But I will quote New York Times journalist and thinker, David Brooks,
    in his excellent recent book, The Second Mountain,
    where he charts his journey from being a secular materialist,
        to someone learning to embrace faith.

He says the soul is the part of you
    that has infinite value and dignity.
He talks about the soul as a deep yearning
    for what is good, and just, and righteous.

He remarks how powerful and resilient the soul is,
    even in the face of loss or injury,
    or years of being ignored or neglected.
    While you are blissfully unaware of the deeper life you are missing,
        your soul is out there far away, hunting you down.

He offers this vivid and memorable image,
    I’ll quote a couple paragraphs.
    “The soul is like a reclusive leopard
        living high up in the mountain forest somewhere.
    You may forget about him for long stretches.
    You are busy with the normal mundane activities of life,
        and the leopard is up in the mountains.

    But from time to time out of the corner of your eye,
        you glimpse the leopard, just off in the distance,
        trailing you through the tree trunks.”
    “In the middle of . . . a sleepless night . . .”
        when “there’s trouble in your soul,”
        “you vaguely or even urgently feel his presence.”

    “The leopard can visit during one of those fantastic moments,
        with friends or family . . .
        when you are overwhelmed with gratitude . . .
            and the soul swells with joy.

    “And then there are moments,
        maybe more toward middle or old age,
        when the leopard comes down out of the hills
            and just sits there in the middle of your doorframe.
        He stares at you inescapably.
        He demands your justification . . .
            For what did you come?
            What sort of person have you become?
            There are no excuses at that moment.
            Everybody has to throw off the mask,”
                and answer to their souls.

Now . . . that’s the imagination of David Brooks.
Jesus didn’t mention a leopard.
    But this metaphor resonates with what Jesus said in Matthew 11.
    Jesus was speaking to the same people he earlier
        called harassed and helpless,
        like sheep without a shepherd.
    These were lost souls.
    People who had forgotten who they were,
        who they were called to be,
        forgotten who had made and loved them,
            and given them purpose.
    And were wandering aimlessly,
        mere victims of the terrible circumstances that befell them.

Record set ::
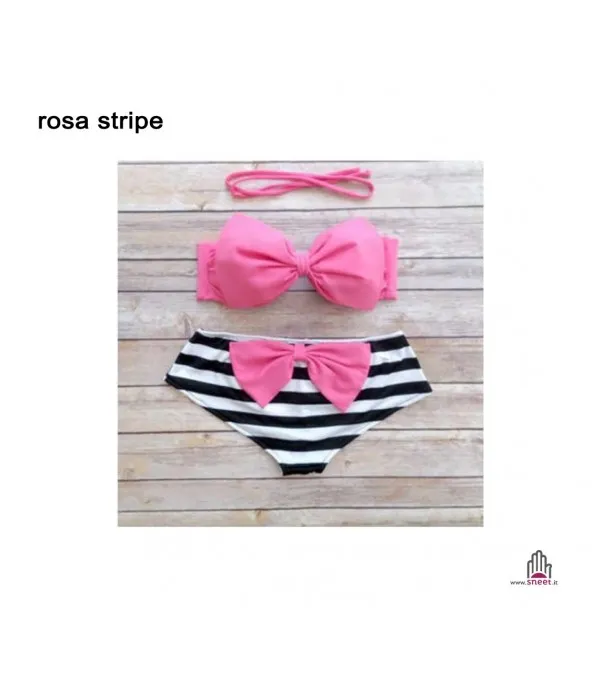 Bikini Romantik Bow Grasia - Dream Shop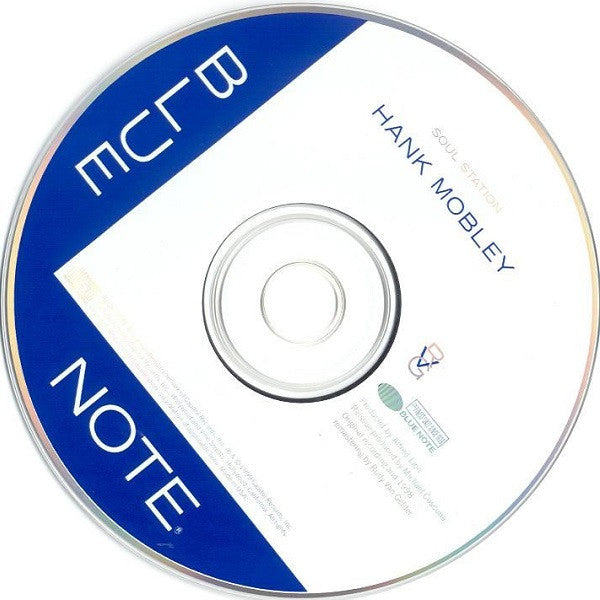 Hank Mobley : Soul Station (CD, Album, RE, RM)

---

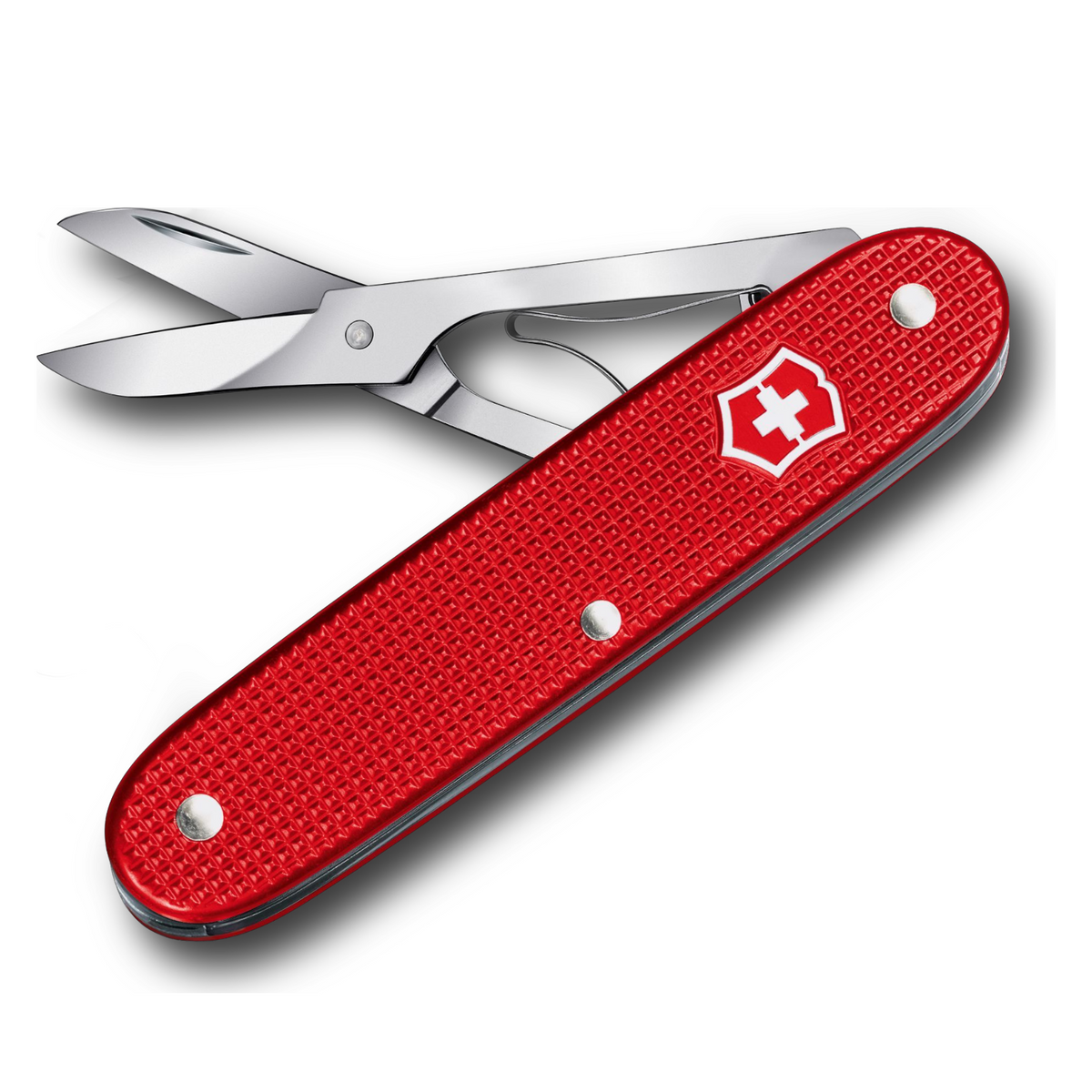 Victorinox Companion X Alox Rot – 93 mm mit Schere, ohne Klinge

Problems to solve ::
1. Copy the stretch of the passage about the soul from "There are no" through "mention a leopard." word for word.
2. Continue the passage about the soul and the leopard image from the point where it stops.

Answer set ::
1.
There are no excuses at that moment.
            Everybody has to throw off the mask,”
                and answer to their souls.

Now . . . that’s the imagination of David Brooks.
Jesus didn’t mention a leopard.

2.
Jesus’ invitation to come and rest,
    is an invitation to return home,
    to have a reckoning with your soul.

This is not just emotional or physical or psychological rest.
    Those are all good and important.
    But if these words of Jesus were only about stress reduction,
        they wouldn’t be called “Gospel.”
    This is about coming home to our deepest self,
        the self that God made and loves,
        and endowed with dignity,
        the self in which God implanted God’s own image.
    This is a Holy Homecoming.

“Come to me,” Jesus said.
    Not, “breathe deep, take a walk, and avoid the evening news.”
No. “Come to me . . .
    all you who are weary and burdened, and I will give you rest.
    Take my yoke upon you and learn from me.”
    Lay across your shoulders a new kind of burden,
        not one that weighs you down,
        but one that connects to your calling and to your God.
    Learn from me, Jesus said,
        because it is by your connection to me,
        that you will come to know who you are,
        “for I am gentle and humble in heart,
            and you will find rest for your souls.”

I suggest, dear sisters and brothers,
    that when our souls are troubled,
    we heed this Gospel word,
    and “come to Jesus, whose yoke is easy and burden is light.”
    It is in sitting at Jesus’ feet,
        that we will find rest,
        deeper than any mere bench can provide.
    And that is a rest that requires opening ourselves
        to what Jesus demands of us.
        Being willing to shoulder the yoke,
            and humble ourselves,
            and give account to God.
    It is like that leopard sitting in our doorway,
        waiting for an answer.

Soul rest has a cost.
    That cost is humility, and vulnerability, and openness,
        a willingness to turn ourselves over to another.
    Deep soul rest requires effort on our part, a yoke to shoulder.
    We must immerse ourselves in the Gospel stories of Jesus.
        No, I don’t mean memorize them by rote,
            or know the characters, context, and plot
            like we know the back of our hand.
        I mean . . . we must find ourselves in those stories of Jesus.
        We must face the leopard.
        We must reckon with the demands of being
            not just a follower,
            but a disciple, and obedient worshiper of Jesus the Christ.
        Yes, the very one who warned his disciples, in love,
            just a few chapters later in Matthew,
            “What good is it to you,
                to gain the whole world, and lose your soul.”

    We were meant to be children of God,
        to find soul rest in our one Creator,
        and then turn to face this stormy and dangerous world
            knowing who we are,
            whose we are,
            and where we belong.

    Our journey is not guaranteed to be serene,
        those benches in the beautiful fog
            may, in reality, be few and far between.
    But if we don’t know who we are in the deepest part,
        if our soul has wandered,
        Jesus invites us to come to him,
            and find rest for your souls.